Entretanto, Ferrari aponta que os porteiros e zeladores que migrarem terão outras funções. “Quando esse profissional começa a trabalhar com portaria virtual, ele deixa de ser um porteiro atendido pelo sindicato”, explica. “A função do zelador é cuidar do bom funcionamento do condomínio. Se tiver portaria virtual, a gente orienta da melhor maneira possível, mas insistimos que não é um bom negócio.”

Fonte: Estadão

28/12/2019 – Como fazer um controle de visitantes eficiente no condomínio?

Vivemos em um mundo cada vez mais perigoso, com maior incidência de crimes de diversas formas e engana-se quem pensa que isso só ocorre nas grandes capitais do país. Pessoas que escolhem morar em condomínios fechados, normalmente, o fazem buscando exatamente essa segurança a mais para suas famílias e, por isso, o trabalho da portaria e do sistema de monitoramento é tão importante.

 

Pensando nisso, trouxemos no post de hoje algumas dicas de como fazer um controle de visitantes eficiente no condomínio, garantindo a segurança de todos.

 

A importância do controle de visitantes

 

A segurança de um condomínio precisa ser garantida trabalhando alguns pontos críticos, como por exemplo, entradas e saídas do local. Dessa forma, o controle de visitantes deverá ser sempre rigoroso.

Especialmente em grandes condomínios, onde há grande número de pessoas circulando, como prestadores de serviço, entregadores, visitantes e claro, moradores.

 

Etapas do monitoramento e controle de visitantes

 

É importante definir um processo para o monitoramento de pessoas que acessam o local. O ideal é que todos passem pelos passos a seguir:

 

Identificação

 

Através de comunicação eletrônica ou de vidros blindados, sem ter acesso ao condomínio, o visitante deverá se identificar, informar o objetivo da entrada, em qual apartamento irá e o nome da pessoa com quem possui contato.

 

Confirmação

 

Com essas informações, o porteiro irá interfonar ao morador e verificar se o visitante está autorizado a ter o acesso ao local.

 

Acesso ao condomínio

 

Somente após a confirmação poderá ser permitida a entrada do visitante ao condomínio. Caso contrário, ele deve ser barrado e o porteiro deve ser orientado a jamais abrir exceções.
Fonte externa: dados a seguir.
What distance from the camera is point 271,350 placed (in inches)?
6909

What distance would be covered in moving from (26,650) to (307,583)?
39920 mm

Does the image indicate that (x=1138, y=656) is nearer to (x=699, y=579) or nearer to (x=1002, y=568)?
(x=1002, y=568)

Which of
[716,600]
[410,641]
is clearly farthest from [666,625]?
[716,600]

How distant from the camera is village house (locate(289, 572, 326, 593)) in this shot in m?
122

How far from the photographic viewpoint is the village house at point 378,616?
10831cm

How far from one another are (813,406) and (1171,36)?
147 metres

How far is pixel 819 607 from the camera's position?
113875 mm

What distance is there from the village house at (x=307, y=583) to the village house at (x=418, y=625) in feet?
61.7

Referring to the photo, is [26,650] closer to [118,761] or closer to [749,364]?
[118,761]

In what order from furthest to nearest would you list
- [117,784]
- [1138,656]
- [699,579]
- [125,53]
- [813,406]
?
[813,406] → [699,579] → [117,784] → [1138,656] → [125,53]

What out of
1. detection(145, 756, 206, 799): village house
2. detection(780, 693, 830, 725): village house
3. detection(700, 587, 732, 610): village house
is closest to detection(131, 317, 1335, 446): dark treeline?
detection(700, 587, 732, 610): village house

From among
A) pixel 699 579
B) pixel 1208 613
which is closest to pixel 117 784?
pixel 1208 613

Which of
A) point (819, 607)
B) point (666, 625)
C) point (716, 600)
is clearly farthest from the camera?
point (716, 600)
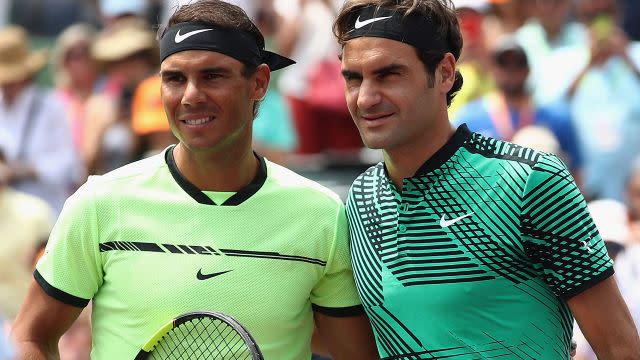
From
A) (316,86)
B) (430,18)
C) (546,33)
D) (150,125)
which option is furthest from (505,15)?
(430,18)

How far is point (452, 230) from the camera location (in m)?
4.41

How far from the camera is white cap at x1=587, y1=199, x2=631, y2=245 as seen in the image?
24.6 ft

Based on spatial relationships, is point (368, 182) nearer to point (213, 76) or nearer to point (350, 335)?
point (350, 335)

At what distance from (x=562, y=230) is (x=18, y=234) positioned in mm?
4905

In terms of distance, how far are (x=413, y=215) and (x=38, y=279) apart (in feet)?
4.19

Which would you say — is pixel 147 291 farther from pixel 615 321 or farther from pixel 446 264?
pixel 615 321

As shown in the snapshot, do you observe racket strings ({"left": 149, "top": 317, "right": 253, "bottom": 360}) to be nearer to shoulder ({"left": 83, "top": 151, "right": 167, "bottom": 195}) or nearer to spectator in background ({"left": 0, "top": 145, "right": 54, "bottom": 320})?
shoulder ({"left": 83, "top": 151, "right": 167, "bottom": 195})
Para esses casos, o visitante pode entrar em contato com o morador por seus próprios meios e averiguar como fazer o acesso.

 

Registro

 

Para um controle de informações mais adequado, recomendamos registrar os dados principais do visitante (nome, documento, apartamento visitado). Isso ajuda como forma de rastreabilidade em momentos de necessidade.

 

Principais cuidados

 

Seguido os passos acima, ainda há algumas boas práticas que precisam ser sempre seguidas para garantir a segurança do acesso de visitantes:

  • Caso não haja ninguém no apartamento em questão ou caso o morador não esteja esperando a visita de nenhuma pessoa/empresa, jamais deverá ser permitida a entrada;
  • Todas as entregas deverão ser retiradas pelo próprio morador. Não permita a entrada de entregadores. O porteiro também poderá fazer a coleta de encomendas caso o morador não esteja no local.

 

Controle de acesso à garagem

 

Caso o morador possua uma vaga de estacionamento para visitantes, antes do acesso é imprescindível que o veículo seja registrado em um sistema de Controle de Visitantes — no qual deve constar a placa do veículo e o apartamento responsável por ele.
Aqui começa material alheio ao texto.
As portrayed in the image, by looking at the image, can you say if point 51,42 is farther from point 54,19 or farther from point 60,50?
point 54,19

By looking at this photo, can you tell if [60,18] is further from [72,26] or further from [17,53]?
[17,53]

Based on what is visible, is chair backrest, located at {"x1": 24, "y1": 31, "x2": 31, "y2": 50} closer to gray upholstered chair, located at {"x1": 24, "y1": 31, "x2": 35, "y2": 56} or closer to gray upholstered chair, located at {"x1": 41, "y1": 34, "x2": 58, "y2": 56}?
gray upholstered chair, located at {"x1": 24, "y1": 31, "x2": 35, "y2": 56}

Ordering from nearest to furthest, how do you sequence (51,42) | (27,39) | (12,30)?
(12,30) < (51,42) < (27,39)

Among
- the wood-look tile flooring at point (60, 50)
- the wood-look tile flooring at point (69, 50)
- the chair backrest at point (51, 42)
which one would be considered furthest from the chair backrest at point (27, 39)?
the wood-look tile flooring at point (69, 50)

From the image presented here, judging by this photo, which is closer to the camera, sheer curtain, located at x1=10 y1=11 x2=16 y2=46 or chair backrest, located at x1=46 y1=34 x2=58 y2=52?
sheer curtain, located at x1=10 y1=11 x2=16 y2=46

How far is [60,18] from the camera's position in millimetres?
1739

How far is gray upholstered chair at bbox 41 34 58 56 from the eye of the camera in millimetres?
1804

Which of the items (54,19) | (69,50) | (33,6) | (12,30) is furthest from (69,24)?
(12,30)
Para controles gerais, uma solução mais prática é o condomínio criar adesivos de identificação ou crachás para os carros. Essa medida auxilia bastante no trabalho do porteiro, além de agilizar o processo.

O adesivo ou crachá poderá incluir, além de uma identificação particular do condomínio, o número do apartamento e bloco do morador, bastando assim o porteiro apenas verificar rapidamente essas informações, seja diretamente ou por monitoramento remoto.

Esperamos que você tenha gostado do nosso post de hoje e que essas informações possam ajudá-lo a tornar seu condomínio mais seguro por meio de boas práticas de controle de visitantes.